Nach zehn Jahren war der eigene Stil von Günther Koch berühmt, sogar die ZEIT widmete dem "Nürnberger Gefühl" eine ganze Seite. Ab da hatte er, obwohl immer nur freier Mitarbeiter, fast alle Freiheiten. Die Spiel-Nachbetrachtung nutzte Koch 1983 bei einem politisch engagierten Fußballer schon mal zum Live-Gespräch über die atomare Aufrüstung in Deutschland.

Der BR-Moderator distanzierte sich von den Aussagen zwar gleich hinterher, aber der Polit-Talk war da längst live über den Äther. Auch freche Bemerkungen über die CSU ließ man dem SPD-Fan Koch durchgehen. Er war einfach zu gut, um rauszufliegen.

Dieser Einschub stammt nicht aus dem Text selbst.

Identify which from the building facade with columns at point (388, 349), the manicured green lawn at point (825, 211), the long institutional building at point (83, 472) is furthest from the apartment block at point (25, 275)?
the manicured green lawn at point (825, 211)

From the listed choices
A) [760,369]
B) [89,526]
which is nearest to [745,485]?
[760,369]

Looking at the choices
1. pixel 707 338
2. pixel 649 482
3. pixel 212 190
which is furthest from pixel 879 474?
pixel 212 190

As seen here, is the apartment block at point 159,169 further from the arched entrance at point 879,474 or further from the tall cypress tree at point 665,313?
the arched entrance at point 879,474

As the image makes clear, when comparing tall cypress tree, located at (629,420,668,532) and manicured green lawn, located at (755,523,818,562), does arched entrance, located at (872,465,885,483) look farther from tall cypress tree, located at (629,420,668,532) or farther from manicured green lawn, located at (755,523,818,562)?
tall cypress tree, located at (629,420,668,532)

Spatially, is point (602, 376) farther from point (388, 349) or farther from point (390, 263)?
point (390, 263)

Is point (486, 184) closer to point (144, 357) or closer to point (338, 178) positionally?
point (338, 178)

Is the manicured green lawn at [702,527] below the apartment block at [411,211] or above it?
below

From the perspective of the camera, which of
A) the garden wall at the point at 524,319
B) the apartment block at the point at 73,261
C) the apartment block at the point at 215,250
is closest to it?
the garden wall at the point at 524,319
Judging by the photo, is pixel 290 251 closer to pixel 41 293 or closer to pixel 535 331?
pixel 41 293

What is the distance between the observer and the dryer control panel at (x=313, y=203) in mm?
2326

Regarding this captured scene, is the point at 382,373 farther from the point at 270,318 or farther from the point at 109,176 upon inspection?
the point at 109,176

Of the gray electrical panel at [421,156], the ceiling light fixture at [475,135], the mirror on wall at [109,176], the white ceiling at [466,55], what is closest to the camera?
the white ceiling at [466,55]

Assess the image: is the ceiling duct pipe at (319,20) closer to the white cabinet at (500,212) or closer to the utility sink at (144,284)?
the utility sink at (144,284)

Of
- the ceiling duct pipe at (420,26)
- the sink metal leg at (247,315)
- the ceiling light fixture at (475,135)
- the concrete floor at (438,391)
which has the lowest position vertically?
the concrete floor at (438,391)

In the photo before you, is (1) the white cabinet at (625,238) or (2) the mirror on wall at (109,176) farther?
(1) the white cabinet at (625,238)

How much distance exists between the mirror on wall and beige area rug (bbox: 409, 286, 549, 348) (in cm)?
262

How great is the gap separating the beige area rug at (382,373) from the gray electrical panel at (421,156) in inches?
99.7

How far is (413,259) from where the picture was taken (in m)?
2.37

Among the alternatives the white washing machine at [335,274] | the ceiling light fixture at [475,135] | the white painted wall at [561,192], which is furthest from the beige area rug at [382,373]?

Klare Kante zeigt der Sportfanatiker bis heute, wenn es um Fehlentwicklungen im Leistungssport geht. Schon 1992 schlug er in einer Kolumne vor, Doping bei den Olympischen Spielen freizugeben, weil das ganze sowieso nur noch ein Zirkus sei.

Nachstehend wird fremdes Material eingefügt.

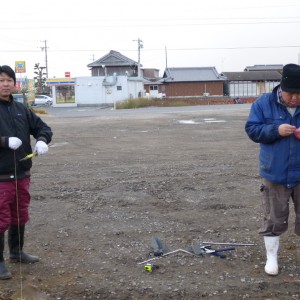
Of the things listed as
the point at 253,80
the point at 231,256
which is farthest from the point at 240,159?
the point at 253,80

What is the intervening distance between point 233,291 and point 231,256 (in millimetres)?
752

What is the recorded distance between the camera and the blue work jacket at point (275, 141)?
3.76 metres

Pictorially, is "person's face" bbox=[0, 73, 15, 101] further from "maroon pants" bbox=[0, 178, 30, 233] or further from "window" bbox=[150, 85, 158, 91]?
"window" bbox=[150, 85, 158, 91]

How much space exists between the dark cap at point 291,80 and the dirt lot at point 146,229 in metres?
1.55

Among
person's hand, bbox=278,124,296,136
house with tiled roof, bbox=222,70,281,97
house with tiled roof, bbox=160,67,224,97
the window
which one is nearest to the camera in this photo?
person's hand, bbox=278,124,296,136

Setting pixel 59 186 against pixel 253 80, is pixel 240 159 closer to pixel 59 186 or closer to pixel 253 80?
pixel 59 186

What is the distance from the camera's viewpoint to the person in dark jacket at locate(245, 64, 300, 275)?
12.2 ft

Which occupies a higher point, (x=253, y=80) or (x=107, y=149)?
(x=253, y=80)

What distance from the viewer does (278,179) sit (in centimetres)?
378

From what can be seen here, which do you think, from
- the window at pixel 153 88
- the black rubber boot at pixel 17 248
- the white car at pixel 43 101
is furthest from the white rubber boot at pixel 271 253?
the window at pixel 153 88

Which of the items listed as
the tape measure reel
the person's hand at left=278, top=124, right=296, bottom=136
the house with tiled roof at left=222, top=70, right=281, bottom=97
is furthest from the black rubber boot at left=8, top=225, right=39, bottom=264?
the house with tiled roof at left=222, top=70, right=281, bottom=97

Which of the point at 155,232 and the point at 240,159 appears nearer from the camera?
the point at 155,232

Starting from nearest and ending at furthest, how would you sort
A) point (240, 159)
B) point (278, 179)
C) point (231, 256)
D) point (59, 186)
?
point (278, 179)
point (231, 256)
point (59, 186)
point (240, 159)

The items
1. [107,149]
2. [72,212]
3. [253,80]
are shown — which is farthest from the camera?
[253,80]
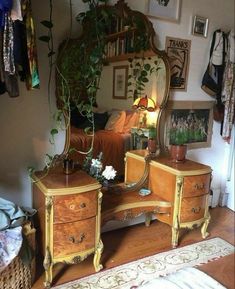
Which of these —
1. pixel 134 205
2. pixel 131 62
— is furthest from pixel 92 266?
pixel 131 62

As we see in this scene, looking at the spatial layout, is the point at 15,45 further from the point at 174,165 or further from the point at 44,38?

Die Zerstückelung des Bundesliga-Samstags zugunsten teurer Fernsehrechte hält er für "das Ende vom Fußball". Bei diesem "blanken Kommerz" würde er heute wohl nicht mehr in eine Sportreporter-Karriere einsteigen wollen. Die Rückkehr von Uli Hoeneß an die Spitze des FC Bayern München bewertet das Club-Aufsichtsratsmitglied Koch diplomatisch als "sehr überraschend".

Günther Koch: Rasender Reporter in alter Frische

© Foto: Grzesiek

Zwischen den Fachsimpeleien gibt es einfach wunderbare Einspieler: Der junge Lothar Matthäus ringt sich im Interview mit Koch ein paar Halbsätze ab. Ministerpräsident Strauß verspricht ihm nach einem Clubspiel im Frankenstadion dessen Sanierung. Und ein junger Radioredakteur namens Günther Jauch begeht den Fehler, Koch live zu fragen, ob er die Technik der Fahrradsteher im Reichelsdorfer Keller genauer erklären könne. Die Ausführungen aus Nürnberg sprengen das Funkformat, so dass Kochs Redefluss mit Musik ausgeblendet wird.

Beim Auftritt im Fürther Museum aber hält sich Koch exakt an die Länge eines Fußballspiels: Nach 90 Minuten ist Abpfiff – dabei könnte er doch noch locker in mehrere Verlängerungen gehen . . .

Die Sonderausstellung "Mikrofon & Stadion. Zum Verhältnis von Sport und Rundfunk" im Rundfunkmuseum, Kurgartenstraße 37, läuft noch bis 28. August.